INSTRUCTIONS FOR THE TASK:
Read through the entries below and copy each line where "href" turns up.

[Records contained in a dataset]
↓↓↓

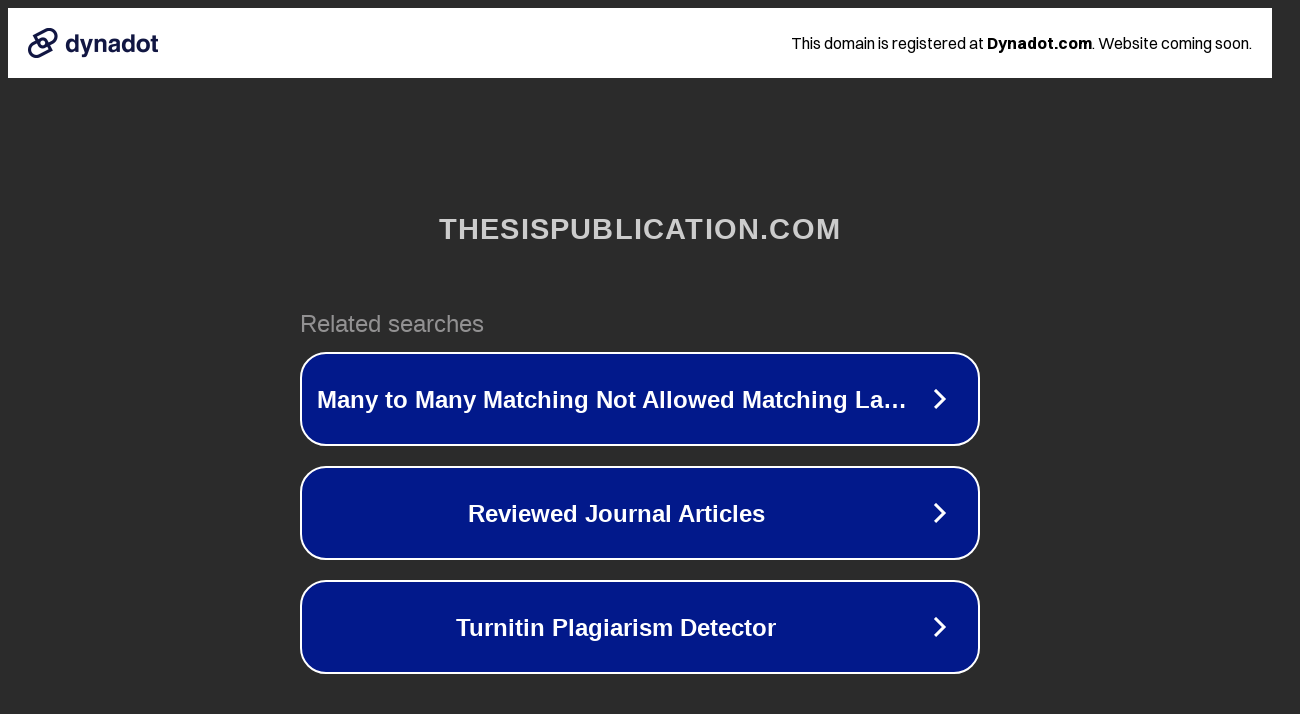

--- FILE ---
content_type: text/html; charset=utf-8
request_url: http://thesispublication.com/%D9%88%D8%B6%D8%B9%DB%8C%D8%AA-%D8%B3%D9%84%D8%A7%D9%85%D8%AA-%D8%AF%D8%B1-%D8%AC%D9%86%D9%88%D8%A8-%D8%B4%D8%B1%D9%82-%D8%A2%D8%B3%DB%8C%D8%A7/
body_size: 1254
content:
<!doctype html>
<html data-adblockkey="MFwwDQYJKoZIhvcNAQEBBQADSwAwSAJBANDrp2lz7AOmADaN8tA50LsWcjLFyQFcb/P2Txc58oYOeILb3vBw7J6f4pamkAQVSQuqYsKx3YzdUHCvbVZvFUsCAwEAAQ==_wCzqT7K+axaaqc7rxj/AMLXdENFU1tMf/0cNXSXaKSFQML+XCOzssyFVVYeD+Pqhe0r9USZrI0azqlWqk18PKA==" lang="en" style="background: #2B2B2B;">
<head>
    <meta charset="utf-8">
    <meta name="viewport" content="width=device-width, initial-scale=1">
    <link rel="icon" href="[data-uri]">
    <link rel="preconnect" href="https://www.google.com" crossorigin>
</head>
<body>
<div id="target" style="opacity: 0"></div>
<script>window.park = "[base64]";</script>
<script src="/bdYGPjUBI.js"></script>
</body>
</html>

↑↑↑
↓↓↓

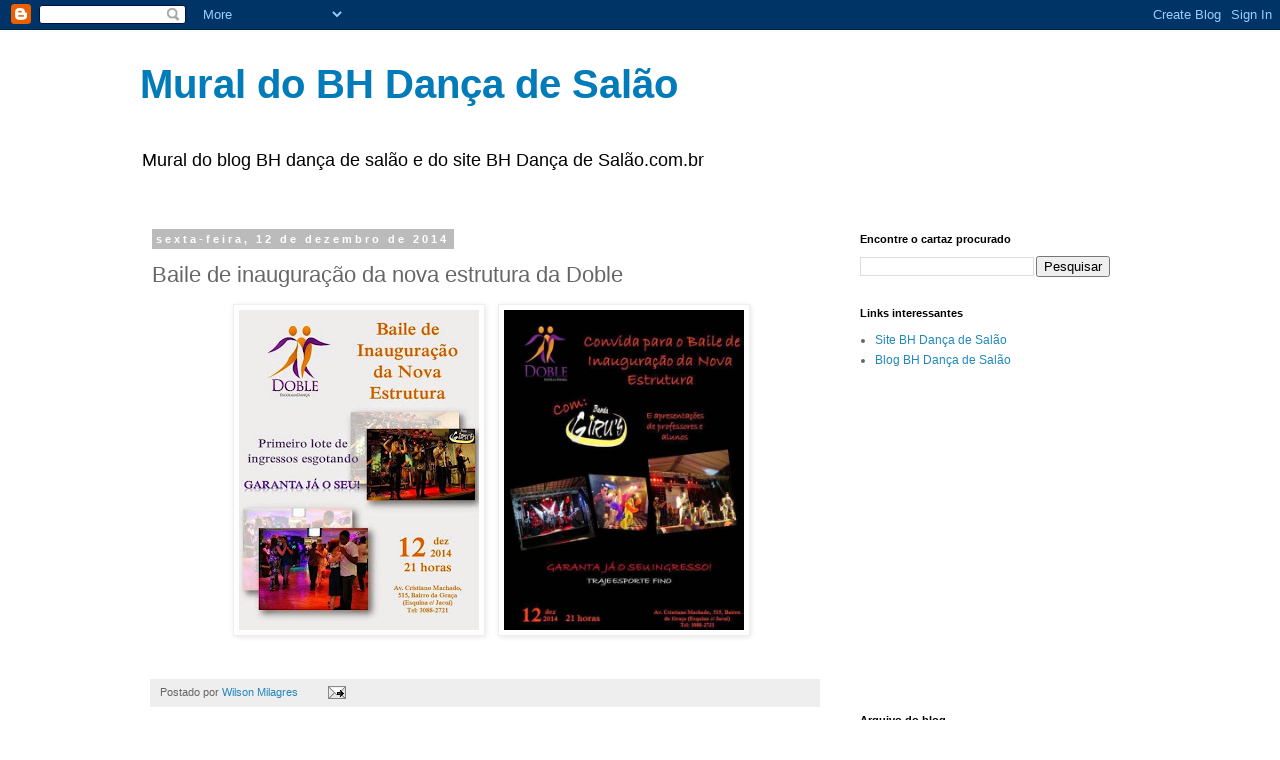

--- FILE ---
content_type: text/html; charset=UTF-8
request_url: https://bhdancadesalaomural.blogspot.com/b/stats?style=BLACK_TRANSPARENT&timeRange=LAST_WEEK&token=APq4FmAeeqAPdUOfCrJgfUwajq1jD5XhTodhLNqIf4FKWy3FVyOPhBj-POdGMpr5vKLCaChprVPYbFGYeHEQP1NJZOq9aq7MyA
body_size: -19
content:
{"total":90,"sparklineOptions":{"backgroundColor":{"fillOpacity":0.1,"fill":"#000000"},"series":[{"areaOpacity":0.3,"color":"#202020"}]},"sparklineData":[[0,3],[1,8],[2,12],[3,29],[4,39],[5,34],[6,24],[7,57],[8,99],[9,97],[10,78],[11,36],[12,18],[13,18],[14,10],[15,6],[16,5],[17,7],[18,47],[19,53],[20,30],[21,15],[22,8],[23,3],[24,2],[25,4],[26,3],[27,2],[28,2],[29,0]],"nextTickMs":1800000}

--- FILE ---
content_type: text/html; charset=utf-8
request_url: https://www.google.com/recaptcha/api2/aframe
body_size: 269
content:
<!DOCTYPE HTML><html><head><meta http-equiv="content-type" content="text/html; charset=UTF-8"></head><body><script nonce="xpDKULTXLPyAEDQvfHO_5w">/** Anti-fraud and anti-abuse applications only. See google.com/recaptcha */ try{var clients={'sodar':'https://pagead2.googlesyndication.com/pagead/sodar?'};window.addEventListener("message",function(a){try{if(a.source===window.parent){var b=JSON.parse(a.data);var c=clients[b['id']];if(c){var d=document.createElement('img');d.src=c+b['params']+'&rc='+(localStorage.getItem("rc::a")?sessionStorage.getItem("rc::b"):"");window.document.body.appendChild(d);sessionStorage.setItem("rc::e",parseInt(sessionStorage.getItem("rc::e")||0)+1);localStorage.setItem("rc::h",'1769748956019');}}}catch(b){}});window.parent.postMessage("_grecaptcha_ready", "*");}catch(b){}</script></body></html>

↑↑↑

ANSWER FOR THE TASK:
    <link rel="icon" href="[data-uri]">
    <link rel="preconnect" href="https://www.google.com" crossorigin>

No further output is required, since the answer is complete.